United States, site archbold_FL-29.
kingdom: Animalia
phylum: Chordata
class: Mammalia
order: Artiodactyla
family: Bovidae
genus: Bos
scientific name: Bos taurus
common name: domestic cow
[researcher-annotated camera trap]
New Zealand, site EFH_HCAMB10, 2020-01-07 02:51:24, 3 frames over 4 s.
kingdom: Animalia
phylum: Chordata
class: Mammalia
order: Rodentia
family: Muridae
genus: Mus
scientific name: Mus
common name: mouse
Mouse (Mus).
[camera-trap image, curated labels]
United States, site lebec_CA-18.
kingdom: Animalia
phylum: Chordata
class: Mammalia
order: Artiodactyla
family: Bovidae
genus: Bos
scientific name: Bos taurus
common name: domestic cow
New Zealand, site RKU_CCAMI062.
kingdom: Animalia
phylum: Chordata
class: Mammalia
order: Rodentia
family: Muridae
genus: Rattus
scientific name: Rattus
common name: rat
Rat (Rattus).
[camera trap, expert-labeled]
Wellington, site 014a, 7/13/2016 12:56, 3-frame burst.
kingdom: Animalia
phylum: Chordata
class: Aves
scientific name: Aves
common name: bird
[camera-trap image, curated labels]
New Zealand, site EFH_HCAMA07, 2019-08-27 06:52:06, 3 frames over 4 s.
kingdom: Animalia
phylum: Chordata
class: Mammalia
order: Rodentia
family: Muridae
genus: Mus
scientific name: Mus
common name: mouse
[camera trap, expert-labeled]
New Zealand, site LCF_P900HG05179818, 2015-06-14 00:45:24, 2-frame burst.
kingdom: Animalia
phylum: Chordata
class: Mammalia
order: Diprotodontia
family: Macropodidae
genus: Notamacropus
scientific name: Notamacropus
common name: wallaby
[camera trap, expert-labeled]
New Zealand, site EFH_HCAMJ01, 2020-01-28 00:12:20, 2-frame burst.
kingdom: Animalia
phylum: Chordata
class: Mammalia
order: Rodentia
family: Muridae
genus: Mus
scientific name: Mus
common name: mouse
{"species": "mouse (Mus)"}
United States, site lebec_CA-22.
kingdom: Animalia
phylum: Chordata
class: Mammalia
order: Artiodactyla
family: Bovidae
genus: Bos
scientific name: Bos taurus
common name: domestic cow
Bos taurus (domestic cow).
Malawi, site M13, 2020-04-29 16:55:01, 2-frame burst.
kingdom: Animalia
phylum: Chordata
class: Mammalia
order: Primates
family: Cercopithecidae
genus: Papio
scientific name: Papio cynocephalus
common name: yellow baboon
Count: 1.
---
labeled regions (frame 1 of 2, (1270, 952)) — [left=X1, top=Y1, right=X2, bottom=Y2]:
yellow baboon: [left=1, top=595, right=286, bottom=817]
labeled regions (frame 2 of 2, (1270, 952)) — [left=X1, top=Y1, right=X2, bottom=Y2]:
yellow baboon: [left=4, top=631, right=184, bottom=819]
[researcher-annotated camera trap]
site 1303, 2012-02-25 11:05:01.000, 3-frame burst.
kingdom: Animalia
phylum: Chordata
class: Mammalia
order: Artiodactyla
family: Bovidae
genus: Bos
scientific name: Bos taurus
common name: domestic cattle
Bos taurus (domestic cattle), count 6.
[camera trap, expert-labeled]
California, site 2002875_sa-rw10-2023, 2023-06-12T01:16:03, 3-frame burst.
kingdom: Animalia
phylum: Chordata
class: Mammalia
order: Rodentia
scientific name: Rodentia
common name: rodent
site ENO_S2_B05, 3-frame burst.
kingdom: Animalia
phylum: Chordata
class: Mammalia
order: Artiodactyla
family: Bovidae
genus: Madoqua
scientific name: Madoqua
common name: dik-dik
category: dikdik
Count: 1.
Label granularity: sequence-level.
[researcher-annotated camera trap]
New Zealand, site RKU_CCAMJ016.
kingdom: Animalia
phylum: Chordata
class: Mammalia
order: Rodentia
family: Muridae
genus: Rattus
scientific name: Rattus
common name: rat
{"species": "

········

• Task directions
Search the data above for the string "Zealand". Report every line where it is found.

• Result
New Zealand, site EFH_HCAMB10, 2020-01-07 02:51:24, 3 frames over 4 s.
New Zealand, site RKU_CCAMI062.
New Zealand, site EFH_HCAMA07, 2019-08-27 06:52:06, 3 frames over 4 s.
New Zealand, site LCF_P900HG05179818, 2015-06-14 00:45:24, 2-frame burst.
New Zealand, site EFH_HCAMJ01, 2020-01-28 00:12:20, 2-frame burst.
New Zealand, site RKU_CCAMJ016.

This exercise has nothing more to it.